- _PROBLEM TO SOLVE_
Copy the lines below, please, starting with the one that contains "Bernstein 9-252. Schraubkopf" and ending with the last. Pictures stay out.

******

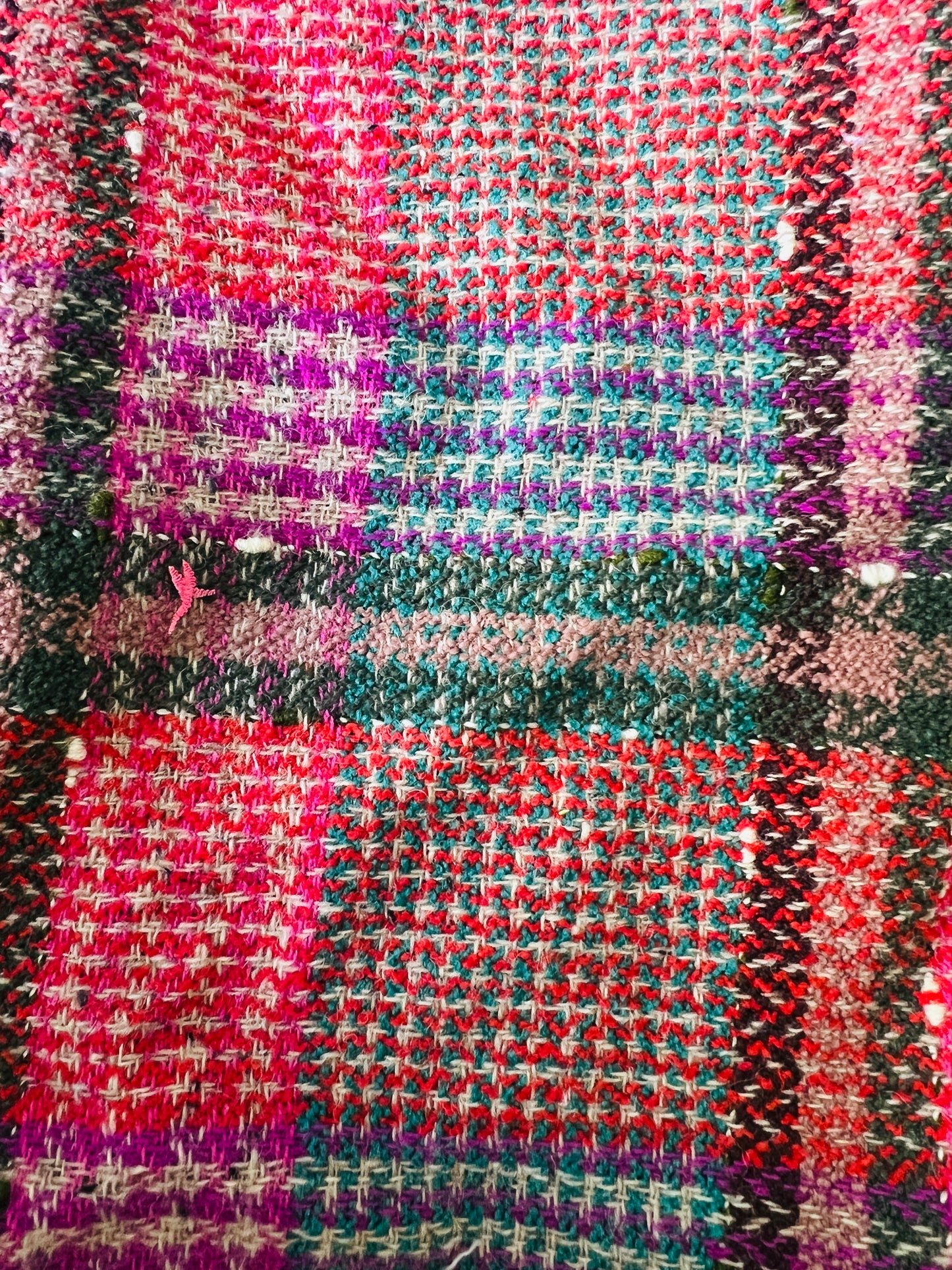 Tailormade fabric- Linton Tweeds- blue/ green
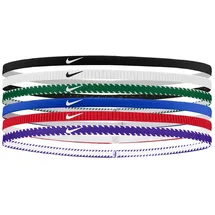 Nike Flex Classic Slim Haarbänder Game Royal/University Red/White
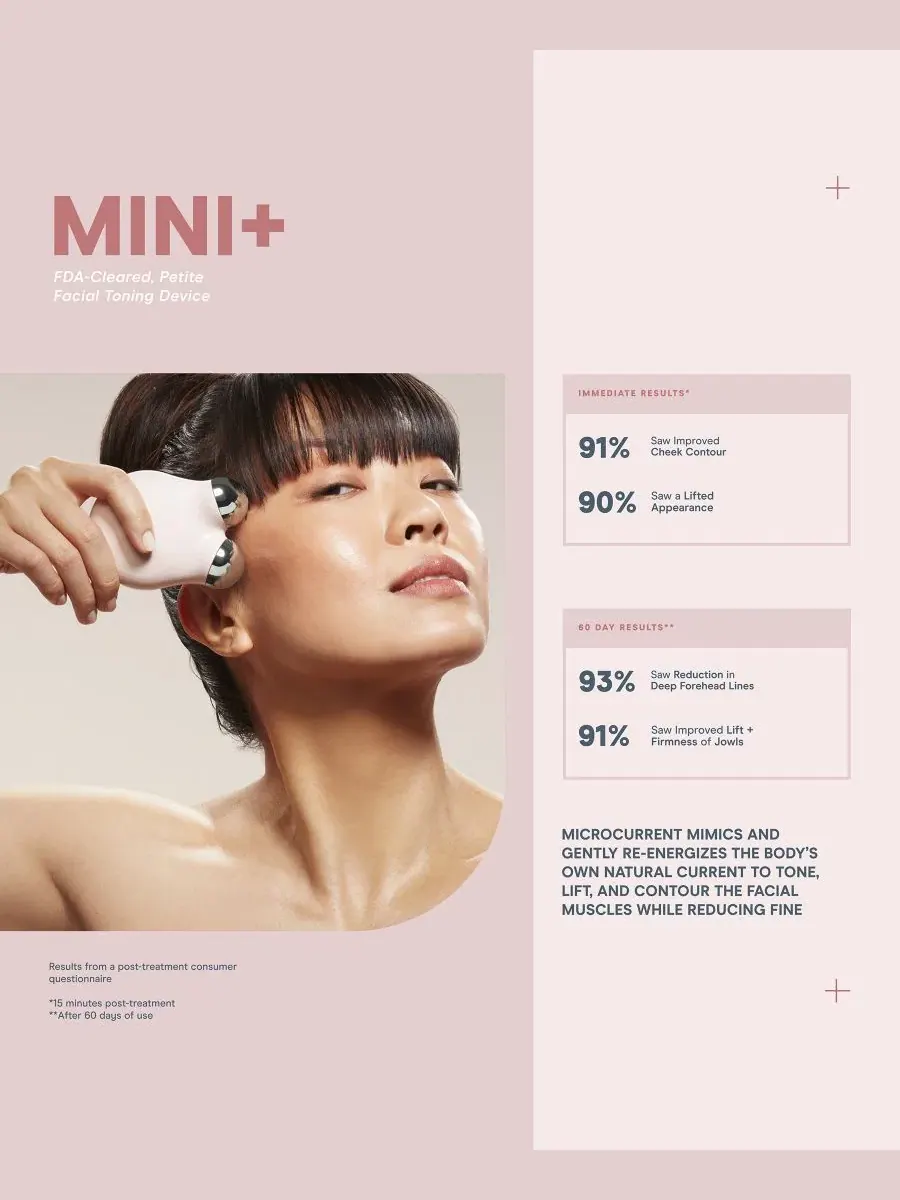 Набор для ухода за кожей Mini+ Starter Set NuFACE — изображение 4 из 6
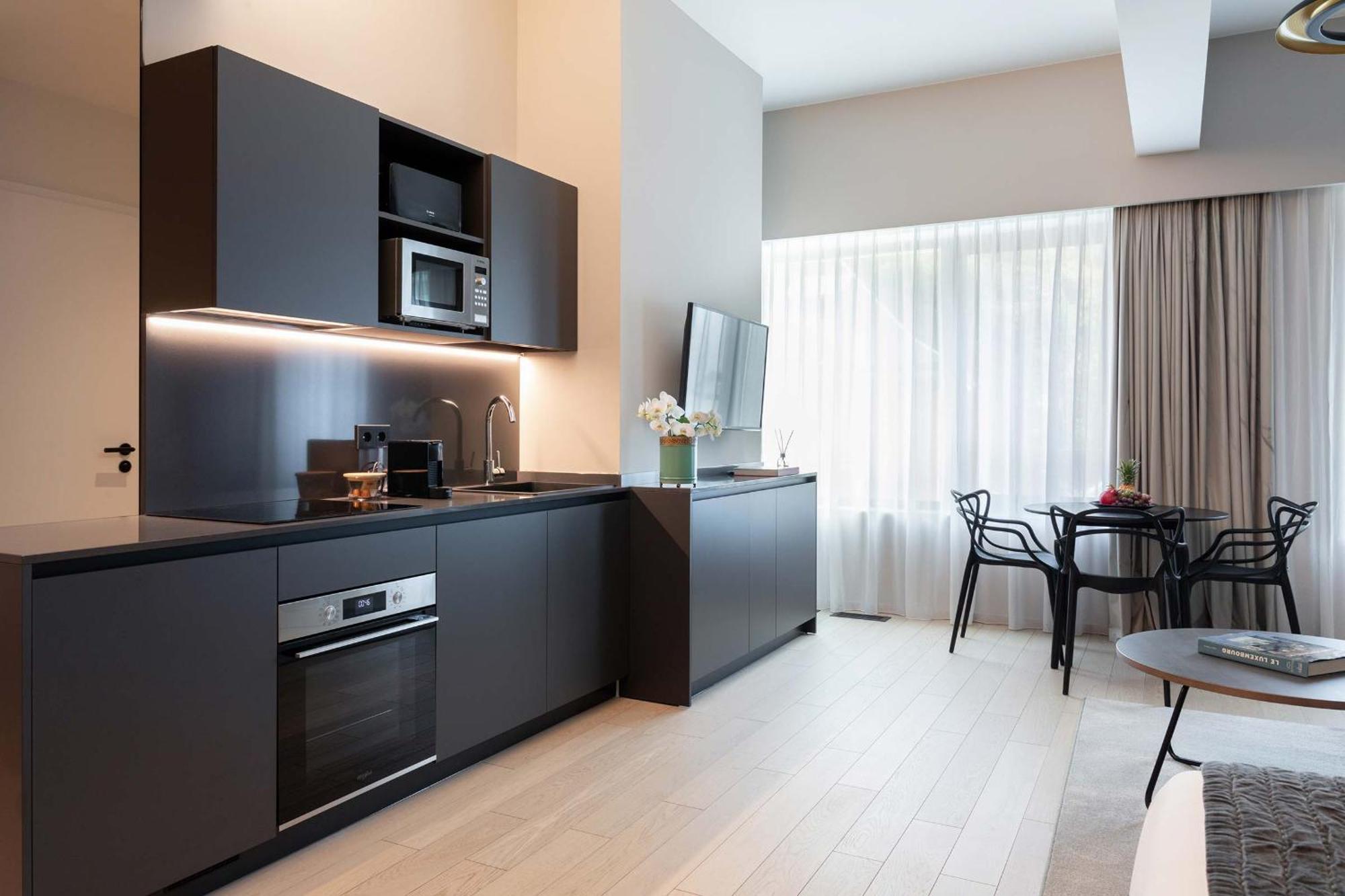 The Central Kirchberg - Smart Aparthotel Luxemburgo Exterior foto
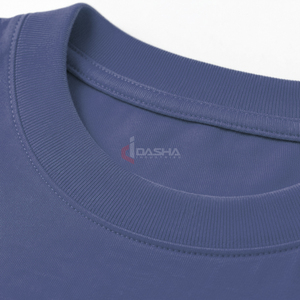 Camiseta de Hombre Oversize Lisa con Hombros Caídos, 240GSM, con Logotipo Bordado Personalizado al por Mayor, OEM a Granel - Product Image 5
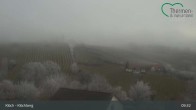 Archiv Foto Webcam Blick auf die Weinberge in Klöch - Klöchberg 08:00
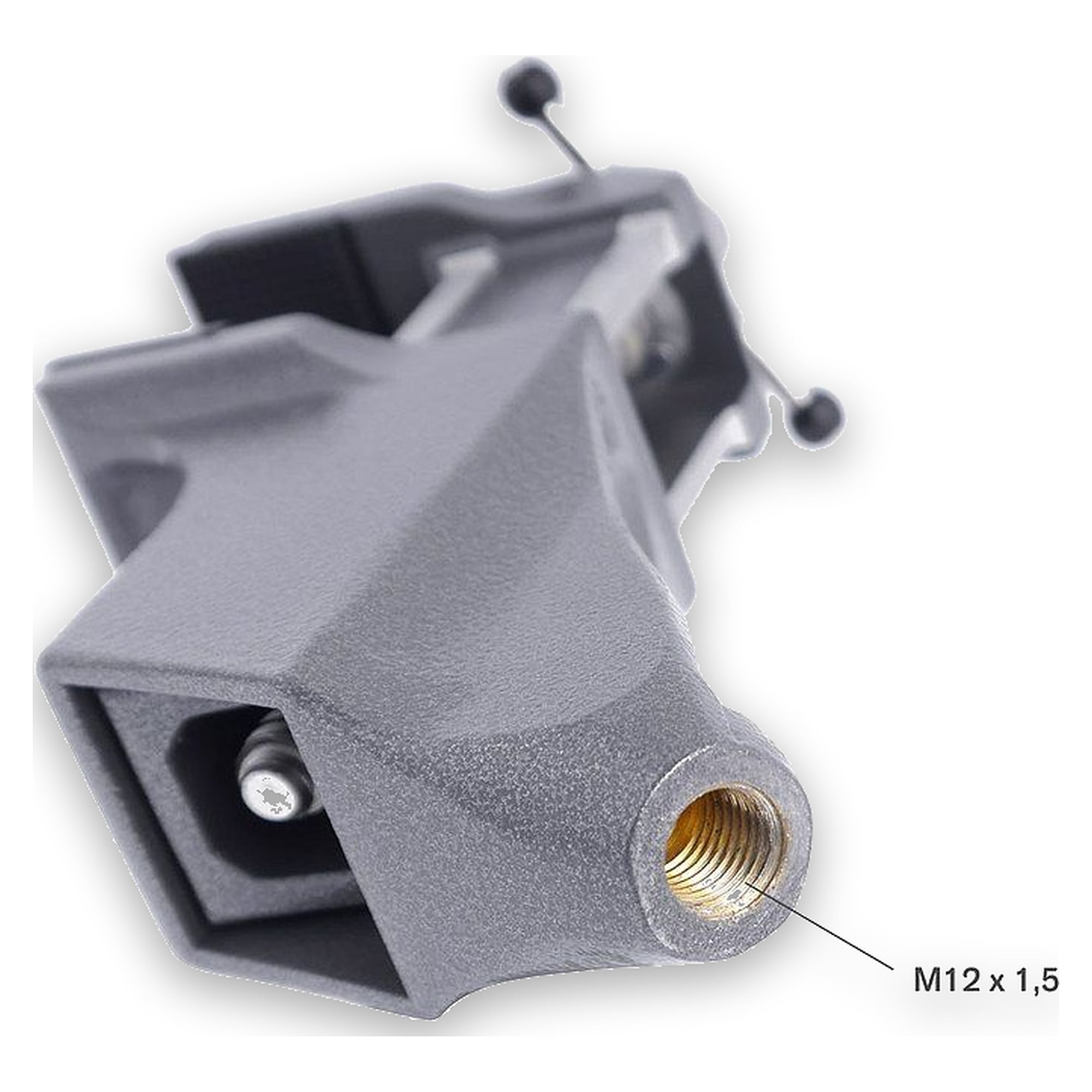 Bernstein 9-252. Schraubkopf SPANNFIX zum Aufschrauben auf M12x1,5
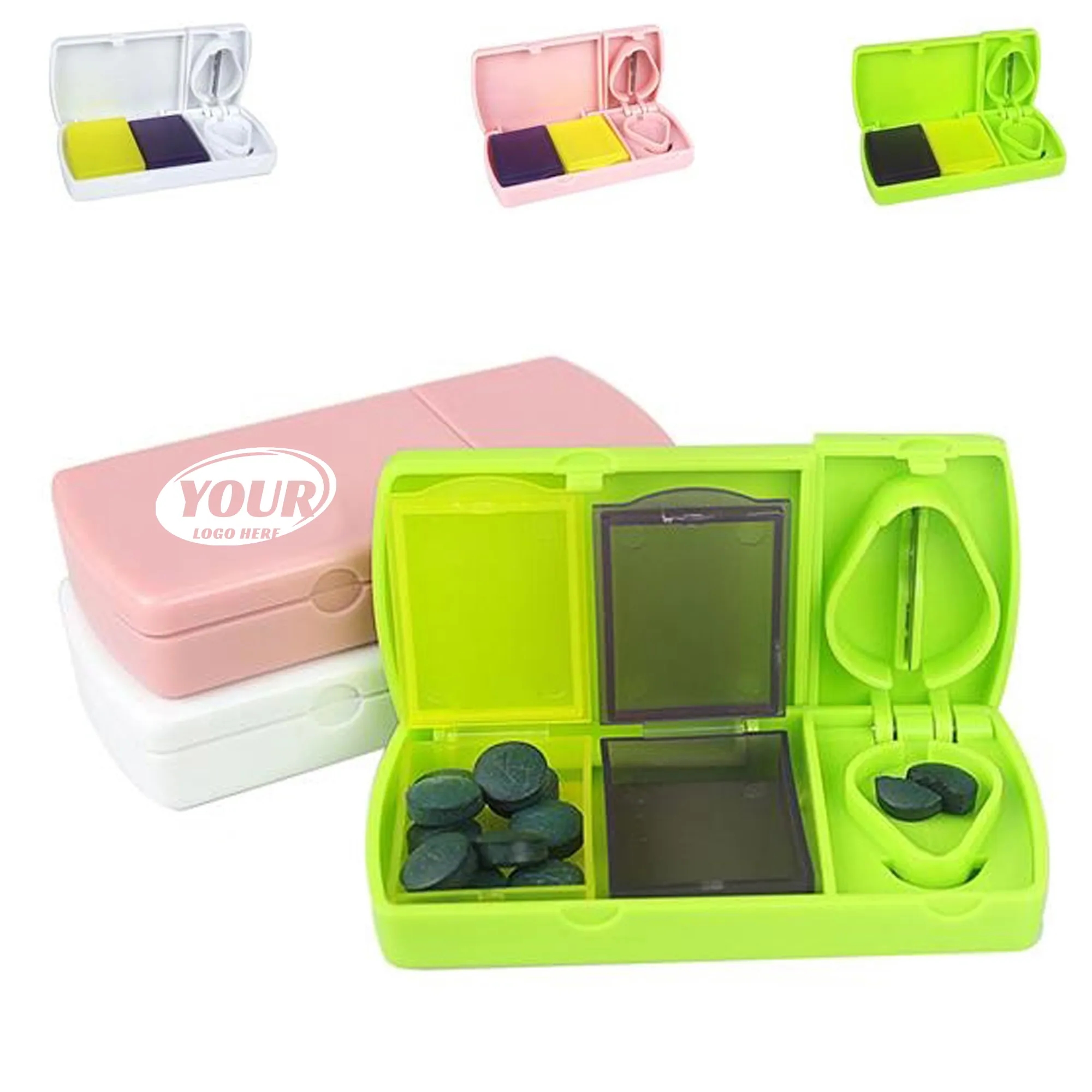 Travel Medicine Pill Box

******

- _SOLUTION_
 Bernstein 9-252. Schraubkopf SPANNFIX zum Aufschrauben auf M12x1,5
 Travel Medicine Pill Box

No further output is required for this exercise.